EBM revision Flashcards
1
Q
What do you need to consider when you want to treat a patient with a drug?
A
- benefits vs harms
- costs
- patient preference
- ethics
- can you use the drug in your patient population?
2
Q
What is the need for randomisation?
A
Both the known and unknown characteristics of the study population that might affect the outcome of trial are distributed by chance. This reduces allocation bias as well.
3
Q
What do these levels of measurement mean?
- Nominal
- Ordinal
- Interval
A
Nominal- categorical
Ordinal- rank-ordered
Interval- presented as ranges
4
Q
What are the main biases associated with RCT?
A
- Allocation bias
- Performance bias
- Detection bias
- Performance bias
- Reporting
5
Q
What is allocation bias?
A
Systematic difference that exists in the baseline characteristics between the groups in the trial.
6
Q
How to reduce allocation bias?
A
Randomisation using a random sequence generator, allocator concealment
7
Q
What is performance bias?
A
Systematic difference in the care given and external factors that may affect outcome that are not the intervention of interest.
8
Q
How to reduce performance bias?
A
Blinding the participants and personnel
9
Q
What is detection bias?
A
Systematic difference in how outcomes are measured/
10
Q
How to reduce detection bias?
A
Blind the outcome assessor
11
Q
What is attrition bias?
A
Systematic differences in the groups that have withdrew from the study compared to those who stayed on
12
Q
What should you be looking for in terms of attrition bias?
A
incomplete outcome data
13
Q
What is reporting bias?
A
Systematic differences between reported and unreported findings
14
Q
What should you be looking for in terms of reporting bias?
A
Proof of something that was measured but not reported
15
Q
What factors may lead to allocation bias if not blinded?
A
Not wanting to disadvantage patients who are old/young, poor health, vulnerable patients
16
Q
What are the ethical issues that could be raised from an RCT?
A
Could we possibly giving patients a drug that could cause a lot of s/e compared to standard treatment and one that may not be as effective?
Are we disadvantaging the control group if this drug is actually more effective
17
Q
How do we reduce cross-over?
A
Cluster randomisation
18
Q
2 Methods of analysis of outcome:
A
- intention to treat: based on the initial allocation of treatment.
- according to treatment received: treatment received coherent with the protocol of the trial which they were originally allocated to.
19
Q
Where can you look for study population?
A
List/register- GP lists, cancer and professional registers, hospital and clinic registers
20
Q
What are the 3 modes of randomisation?
A
- Simple
- Cluster
- Stratification
21
Q
How is simple randomisation conducted?
A
using random number generator
22
Q
How is cluster randomisation conducted?
A
perform in schools, hospitals, gp practices
23
Q
What is the downside of cluster randomisation?
A
Special analytical tests need to be conducted to account for the similarities within the groups.
24
Q
How is stratification randomisation conducted?
A
Greater proportion of minority groups are recruited to increase power and sample size
25
What are the non-random methods?
- Systematic
- Convenience
- Snowball
- Street survey
26
What is the systematic method?
every nth selected
27
What is the convenience method? and the problem with this?
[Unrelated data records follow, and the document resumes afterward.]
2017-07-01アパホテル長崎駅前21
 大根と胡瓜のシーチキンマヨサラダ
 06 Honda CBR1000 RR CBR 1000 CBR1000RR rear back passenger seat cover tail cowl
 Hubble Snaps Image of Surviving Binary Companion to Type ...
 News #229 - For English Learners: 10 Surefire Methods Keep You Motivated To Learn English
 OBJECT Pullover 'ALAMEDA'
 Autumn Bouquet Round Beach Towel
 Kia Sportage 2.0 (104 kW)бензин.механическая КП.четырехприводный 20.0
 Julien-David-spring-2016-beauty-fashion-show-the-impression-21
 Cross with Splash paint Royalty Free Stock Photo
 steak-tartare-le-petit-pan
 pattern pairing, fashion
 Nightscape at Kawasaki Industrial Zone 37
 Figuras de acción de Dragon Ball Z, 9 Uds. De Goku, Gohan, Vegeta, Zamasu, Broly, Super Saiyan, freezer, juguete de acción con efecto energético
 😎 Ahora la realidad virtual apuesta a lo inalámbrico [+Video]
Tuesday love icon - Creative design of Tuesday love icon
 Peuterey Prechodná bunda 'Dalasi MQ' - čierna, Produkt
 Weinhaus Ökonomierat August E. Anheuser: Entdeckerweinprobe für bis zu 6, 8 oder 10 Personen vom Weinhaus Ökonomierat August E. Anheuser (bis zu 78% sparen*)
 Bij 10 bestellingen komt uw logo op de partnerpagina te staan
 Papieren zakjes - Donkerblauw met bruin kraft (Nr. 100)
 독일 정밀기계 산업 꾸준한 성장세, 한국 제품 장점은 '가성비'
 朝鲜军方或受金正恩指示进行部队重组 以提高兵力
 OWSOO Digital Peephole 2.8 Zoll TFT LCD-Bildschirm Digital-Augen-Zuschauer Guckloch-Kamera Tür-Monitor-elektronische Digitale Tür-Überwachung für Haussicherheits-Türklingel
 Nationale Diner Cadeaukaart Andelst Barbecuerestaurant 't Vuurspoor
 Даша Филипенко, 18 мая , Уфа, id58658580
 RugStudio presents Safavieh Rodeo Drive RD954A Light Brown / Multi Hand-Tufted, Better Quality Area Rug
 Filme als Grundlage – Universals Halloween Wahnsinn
volunteers recruited -->volunteer bias
28
What is snowball?
recommendation of a friend from a pre-set requisite
29
What is street survey?
Open polls and market research
30
What is bias?
Systematic error in the study design, conduct or analysis that results in deviation from the truth
31
What is a random error?
All measurements deviate from the centre of target in different directions due to unknown and unpredictable changes in the experiment
32
What is sampling bias?
Systematic difference in the characteristics of those selected into the study compared to those who weren't.
33
What is spectrum bias? Which study is it seen in?
Specific groups inappropriately excluded. DTA
34
What is interviewer bias?
Error due to interviewer's subconscious/conscious gathering of data that differs systematically between cases and controls
35
What is recall bias? When can it be avoided?
incompleteness/inaccuracy recall of prior exposure of interest between cases and controls. Avoided in cohort study
36
What is recording bias?
Cases have a more detailed recording of data compared to controls.
37
What is verification bias? what study is it seen in?
Systematic error in DTA where not all participants received both the index and reference standard.
38
What is the main thing to note in qualitative research?
Reflexive stance of the researcher, their background, beliefs, personality influences their relationship and interaction with participants and may influence the outcome of the study.
39
What is a confounding factor?
An additional factor that can independently have an effect on the exposure of interest and with the outcome of the study.
40
Which study design theoretically does the confounding factor not influence very much?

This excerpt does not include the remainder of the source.